The church of St Mary’s originally belonged to the Bishop of Glasgow according to a charter issued by the papacy in 1165 confirming the ownership on Bishop Ingram. However the builder was the second William de Sommerville before 1165. Apparently Carnwath at this stage was in the parish of Libberton, but by 1186 Carnwath becomes a separate parish in its own right. Field walking discoveries in the glebe field show that there were inhabitants at this time in Carnwath. The evidence is some plain white gritty early Medieval pottery.
Although the church was originally granted to the Bishopric of Glasgow there was some dispute about this. However, a decision confirming the ownership to Glasgow was confirmed.
There is some information about the clergy prior to the erection of St Mary’s Aisle. St Mary’s Aisle is incidentally the only surviving part of the Medieval Church.
The earliest recorded clergyman was lord Robert Tindal about 1225. He was connected with Glasgow Cathedral and probably an absentee landlord.
In 1319 we hear of Edward II granting the prebend of Carnwath to William of Herlaston. Apparently pennies of this period were discovered by detectorists in the glebe field. Unfortunately, the location of them is unknown.
As the Scots reasserted themselves, Robert Cambrun, treasurer of Glasgow Cathedral was given the Prebend of Carnwath in 1325. A prebend was an absentee cleric to collect money from the church lands forming the prebendary. A prebendary was a collection of parishes and the prebend was given a house near the cathedral and had a special seat in the Cathedral. The only prebend’s house to survive is Provand’s Lordship in Glasgow.
The prebend would appoint a local cleric on a small sum of money to run the parish church. We do not have the names of these clergymen.

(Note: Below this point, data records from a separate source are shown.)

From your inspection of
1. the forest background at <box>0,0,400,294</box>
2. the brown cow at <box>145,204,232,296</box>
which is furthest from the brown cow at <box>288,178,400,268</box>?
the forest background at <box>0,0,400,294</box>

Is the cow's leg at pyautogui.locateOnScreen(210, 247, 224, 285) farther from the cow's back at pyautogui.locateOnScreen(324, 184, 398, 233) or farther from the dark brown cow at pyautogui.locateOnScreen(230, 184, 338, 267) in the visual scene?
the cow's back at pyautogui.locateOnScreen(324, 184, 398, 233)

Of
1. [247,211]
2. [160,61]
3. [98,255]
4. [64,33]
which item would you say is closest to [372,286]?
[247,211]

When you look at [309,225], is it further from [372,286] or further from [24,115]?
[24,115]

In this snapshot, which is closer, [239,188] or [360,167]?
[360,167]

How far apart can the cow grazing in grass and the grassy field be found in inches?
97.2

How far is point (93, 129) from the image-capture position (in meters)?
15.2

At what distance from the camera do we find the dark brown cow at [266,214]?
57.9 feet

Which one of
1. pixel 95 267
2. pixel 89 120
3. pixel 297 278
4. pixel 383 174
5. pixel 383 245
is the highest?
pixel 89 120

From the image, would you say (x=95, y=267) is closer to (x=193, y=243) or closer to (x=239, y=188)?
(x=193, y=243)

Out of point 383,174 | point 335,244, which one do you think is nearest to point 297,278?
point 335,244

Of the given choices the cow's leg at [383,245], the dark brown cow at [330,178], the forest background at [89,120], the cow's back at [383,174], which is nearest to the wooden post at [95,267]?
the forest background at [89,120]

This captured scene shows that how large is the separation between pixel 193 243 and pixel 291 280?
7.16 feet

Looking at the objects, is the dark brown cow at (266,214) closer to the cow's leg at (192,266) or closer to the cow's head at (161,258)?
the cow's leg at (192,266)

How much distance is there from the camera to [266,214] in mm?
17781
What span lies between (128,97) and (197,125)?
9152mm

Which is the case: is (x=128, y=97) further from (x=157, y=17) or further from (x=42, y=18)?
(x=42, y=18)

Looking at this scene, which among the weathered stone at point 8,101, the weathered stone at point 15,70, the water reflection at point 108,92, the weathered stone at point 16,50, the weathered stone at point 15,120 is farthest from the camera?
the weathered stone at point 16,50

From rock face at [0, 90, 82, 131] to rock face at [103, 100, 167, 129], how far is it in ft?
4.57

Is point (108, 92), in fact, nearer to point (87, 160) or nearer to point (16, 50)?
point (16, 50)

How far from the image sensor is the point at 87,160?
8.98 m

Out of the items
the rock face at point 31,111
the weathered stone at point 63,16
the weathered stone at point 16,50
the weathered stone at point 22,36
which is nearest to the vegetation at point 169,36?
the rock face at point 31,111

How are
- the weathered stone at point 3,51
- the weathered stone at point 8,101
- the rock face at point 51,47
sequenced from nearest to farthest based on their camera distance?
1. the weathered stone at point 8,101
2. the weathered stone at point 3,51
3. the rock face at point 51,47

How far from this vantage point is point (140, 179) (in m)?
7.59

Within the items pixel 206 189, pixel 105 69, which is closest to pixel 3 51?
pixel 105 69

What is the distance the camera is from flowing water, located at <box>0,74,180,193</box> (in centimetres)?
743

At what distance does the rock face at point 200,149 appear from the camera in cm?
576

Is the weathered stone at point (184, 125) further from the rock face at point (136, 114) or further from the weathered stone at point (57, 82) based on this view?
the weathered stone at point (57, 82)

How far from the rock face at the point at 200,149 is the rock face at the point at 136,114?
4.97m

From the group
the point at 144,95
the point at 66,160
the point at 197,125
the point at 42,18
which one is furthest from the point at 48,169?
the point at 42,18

Robert Cambrun was succeeded by Robert of Strathern by 1330. In 1349 John of Caithness held the prebendary. This was a significant year and one wonders whether John of Caithness succumbed to the Black Death.
By 1362 John de Peebles was in charge and he had control over the church for a short while to the time of Henry of Mangavilla who died in 1371. He was succeed by Wiliam Etale who in turn was followed by Walter Trail who was appointed by the Pope to be treasurer of Glasgow Cathedral.

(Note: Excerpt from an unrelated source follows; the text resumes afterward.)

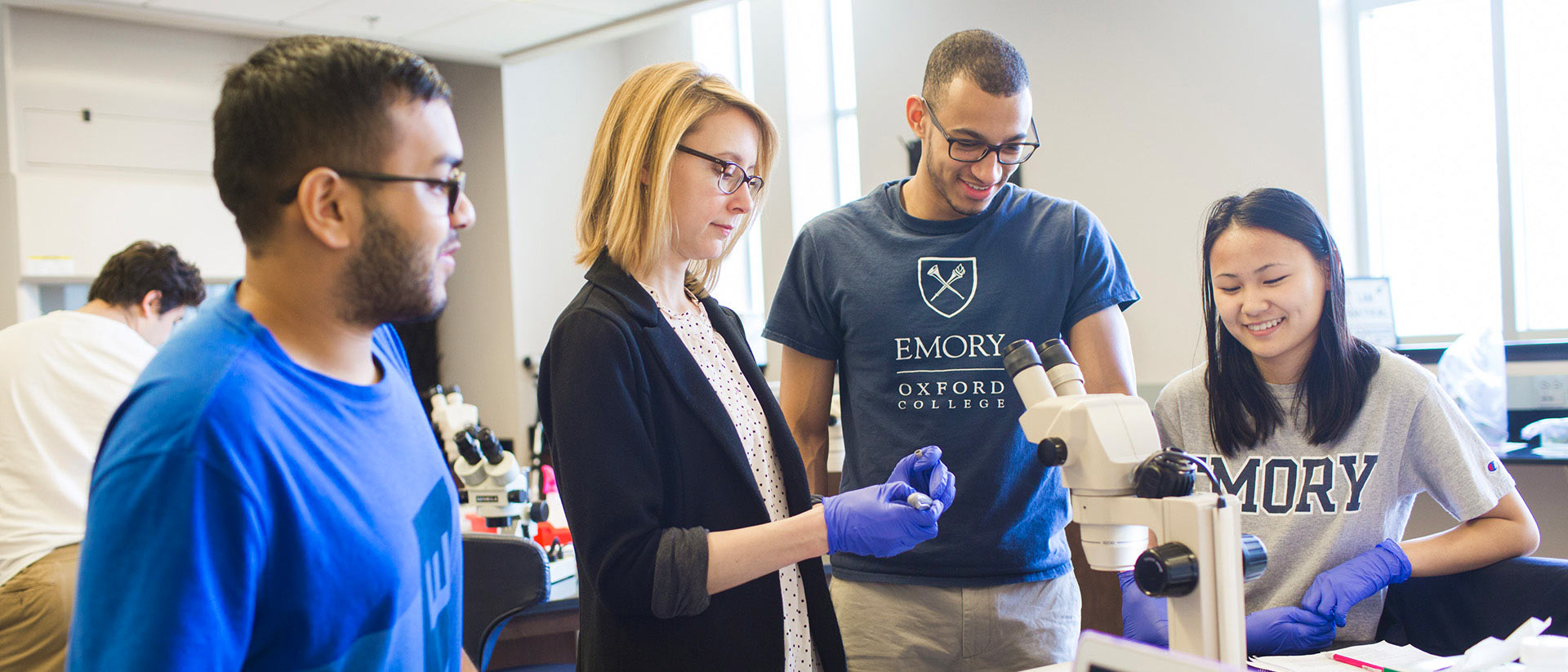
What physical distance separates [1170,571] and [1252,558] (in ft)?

After the time of David Falconer, St Mary’s became a collegiate church in 1424. Thomas de Somerville set up the foundation which may have been done in the time of Thomas Trail, a relative of Walter Trail.

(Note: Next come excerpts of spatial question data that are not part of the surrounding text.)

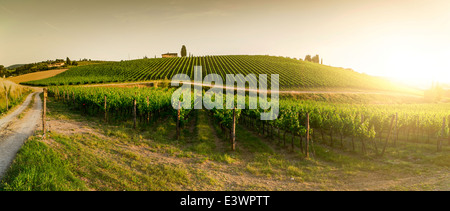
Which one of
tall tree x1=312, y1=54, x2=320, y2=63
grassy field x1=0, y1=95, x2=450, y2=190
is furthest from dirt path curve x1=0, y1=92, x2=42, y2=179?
tall tree x1=312, y1=54, x2=320, y2=63

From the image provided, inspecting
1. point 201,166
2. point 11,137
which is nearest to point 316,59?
point 201,166

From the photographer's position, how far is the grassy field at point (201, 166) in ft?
23.5

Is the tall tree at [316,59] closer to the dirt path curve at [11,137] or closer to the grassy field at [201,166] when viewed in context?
the grassy field at [201,166]

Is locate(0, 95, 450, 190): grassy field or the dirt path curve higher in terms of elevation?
the dirt path curve

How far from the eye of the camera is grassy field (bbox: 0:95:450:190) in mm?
7168

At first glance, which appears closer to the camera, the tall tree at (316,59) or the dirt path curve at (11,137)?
the dirt path curve at (11,137)

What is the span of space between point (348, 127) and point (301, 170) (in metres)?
6.31

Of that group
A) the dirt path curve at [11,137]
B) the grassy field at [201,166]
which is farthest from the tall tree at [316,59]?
the dirt path curve at [11,137]

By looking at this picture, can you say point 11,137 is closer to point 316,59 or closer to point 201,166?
point 201,166

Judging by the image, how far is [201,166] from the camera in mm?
9883

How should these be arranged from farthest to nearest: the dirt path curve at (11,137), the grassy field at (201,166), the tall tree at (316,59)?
the tall tree at (316,59) → the dirt path curve at (11,137) → the grassy field at (201,166)

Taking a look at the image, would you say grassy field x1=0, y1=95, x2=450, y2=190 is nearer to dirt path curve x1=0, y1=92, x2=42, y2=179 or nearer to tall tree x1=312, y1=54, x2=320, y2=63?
dirt path curve x1=0, y1=92, x2=42, y2=179

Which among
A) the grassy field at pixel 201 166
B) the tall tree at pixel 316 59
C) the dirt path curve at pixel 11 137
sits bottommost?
the grassy field at pixel 201 166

From 1424 the Somervilles played more part in the management of St Mary’s Carnwath. It is at this stage more is heard of Carnwath. Hugh Kennedy who was a relative of James I of Scotland, was recorded as holding the Prebendery of Carnwath.
The history of St Mary’s becomes much more interesting during the time of vicar William Wishart who had to be removed for two reasons–failure to supply the Eucharist to the parishioners and allowing the suicide victim William Adam to be buried in the church. A new vicar Richard Brown replaced him.
In 1462 reference is made to a chaplain at Couthally Castle who was probably the vicar as well. His name was Thomas Telfer. Meanwhile, the post of Prebend went to a local man George Carmichael in 1474; he accompanied a diplomatic mission to establish good relations between England and Scotland in 1484.
In 1496 Sir Thomas Bartilmew became the vicar though he did not stay very long in Carnwath before obtaining a preferment to Linlithgow.
By the turn of the sixteenth century, Sir William Wilkinson, vicar of Carnwath was bound over to keep the peacealong with several other clergymen as a result of a dispute with George Hay and Sir Alexander Romanos.
For the first time in 1516, the prebendary Andrew Sibbald of Carnwath has an M.A . Was this an M.A from the University of Glasgow?
In 1554 Sir John Cunningham, vicar of Carnwath was referred to as witnessing a charter to the Abbey of Paisley. He was probably the vicar pensioner at the Reformation who reported that his benefice was worth £16. Half of this came from the prebendary and half from the glebe lands that were rented out to the Sommervilles.
At the Reformation Sir Duncan Aitken reported that the stipend for the aisle of St Mary’s was twenty four merks.
The last prebendary Thomas Livingston, rector of Carnwath, states that the parsonage and vicarage revenues were £200 Scots.